Here is where it has direct applications to what I see as my future research:

" has become man by acts of culture, by changing his natural state."

"One's relationship to the self is inconceivable without the possession of certain standards or preferences of value."

"...the problem of man is occasioned by our coming upon a conflict or contradiction between existence and expectation.

and finally: "How shall we articulate exactly what is sensed by us vaguely?"

Now this was only Part I - the introduction to the lectures - where Heschel introduces all the problems and questions. Because it's Heschel, God will enter into the solution somewhere, but it isn't clear yet how or in what way.
However, I believe that neuroscientists today are asking the same questions that Heschel asked nearly fifty years ago: "How shall we articulate exactly what is sensed by us vaguely?" People have a sense that they are somehow different from other animals. Many would say that culture is a key difference. I would say (and this echoes Heschel) that what sets humans apart - what makes humans human - is the ability to assign value to behavior. We don't merely engage in self-observation, we engage in self-judgement. Animals can perceive their position in physical space; humans can perceive their position in "moral space." The question I'd like to ask is: how does the brain engage in this sort of moral perception? How does the human brain make moral decisions? How do we teach morals to our children, and how did we learn them from our parents and teachers?

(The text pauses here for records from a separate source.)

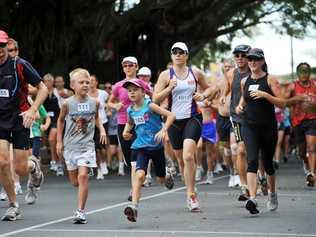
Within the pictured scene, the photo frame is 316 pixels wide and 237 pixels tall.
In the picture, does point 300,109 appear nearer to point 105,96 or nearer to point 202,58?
point 105,96

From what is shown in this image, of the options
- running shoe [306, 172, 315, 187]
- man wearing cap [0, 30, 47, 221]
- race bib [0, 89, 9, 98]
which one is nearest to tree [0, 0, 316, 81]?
running shoe [306, 172, 315, 187]

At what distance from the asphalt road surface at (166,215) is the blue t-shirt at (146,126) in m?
0.80

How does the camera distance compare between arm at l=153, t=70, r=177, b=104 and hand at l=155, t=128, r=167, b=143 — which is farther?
arm at l=153, t=70, r=177, b=104

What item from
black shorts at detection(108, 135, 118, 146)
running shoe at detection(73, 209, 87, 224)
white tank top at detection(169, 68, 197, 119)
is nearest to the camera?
running shoe at detection(73, 209, 87, 224)

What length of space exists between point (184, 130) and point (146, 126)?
708 mm

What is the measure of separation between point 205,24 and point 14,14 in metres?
9.34

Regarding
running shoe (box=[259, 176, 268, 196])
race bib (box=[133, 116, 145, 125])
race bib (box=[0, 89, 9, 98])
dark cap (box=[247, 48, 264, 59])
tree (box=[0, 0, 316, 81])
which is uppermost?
tree (box=[0, 0, 316, 81])

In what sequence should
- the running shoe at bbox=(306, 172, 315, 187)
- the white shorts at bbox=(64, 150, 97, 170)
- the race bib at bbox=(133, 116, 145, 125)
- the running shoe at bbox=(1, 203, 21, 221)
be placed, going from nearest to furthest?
the white shorts at bbox=(64, 150, 97, 170), the running shoe at bbox=(1, 203, 21, 221), the race bib at bbox=(133, 116, 145, 125), the running shoe at bbox=(306, 172, 315, 187)

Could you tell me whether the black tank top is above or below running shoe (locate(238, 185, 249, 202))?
above

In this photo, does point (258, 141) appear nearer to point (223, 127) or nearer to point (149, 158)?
point (149, 158)

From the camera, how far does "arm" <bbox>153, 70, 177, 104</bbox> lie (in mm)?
10727

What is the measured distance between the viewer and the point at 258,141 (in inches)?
409

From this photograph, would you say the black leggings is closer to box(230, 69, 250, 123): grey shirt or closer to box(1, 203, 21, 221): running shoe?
box(230, 69, 250, 123): grey shirt

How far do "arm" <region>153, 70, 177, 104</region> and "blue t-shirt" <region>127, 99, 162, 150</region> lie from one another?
186mm
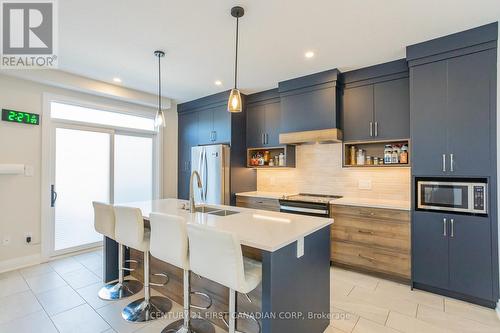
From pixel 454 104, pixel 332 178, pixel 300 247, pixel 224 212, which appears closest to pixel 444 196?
pixel 454 104

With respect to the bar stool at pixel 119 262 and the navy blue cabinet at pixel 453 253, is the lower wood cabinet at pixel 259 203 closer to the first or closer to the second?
the navy blue cabinet at pixel 453 253

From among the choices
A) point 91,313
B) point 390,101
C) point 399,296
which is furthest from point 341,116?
point 91,313

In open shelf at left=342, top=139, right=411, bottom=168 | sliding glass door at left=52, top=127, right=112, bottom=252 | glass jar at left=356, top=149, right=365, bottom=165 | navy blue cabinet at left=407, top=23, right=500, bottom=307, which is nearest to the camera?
navy blue cabinet at left=407, top=23, right=500, bottom=307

My motivation here may at first seem confusing: I am (currently) doing research on reading. I'm asking questions about how reading skill is built up in the brain, and how the environment contributes to it. This is analogous: How is moral decision-making skill built up in the brain? How does the environment (e.g. culture, education) contribute to our development of values? There must be similar underlying processes at the biological level. Many schools and camps and whatnot say that they provide a "values education." I'd like to prove it.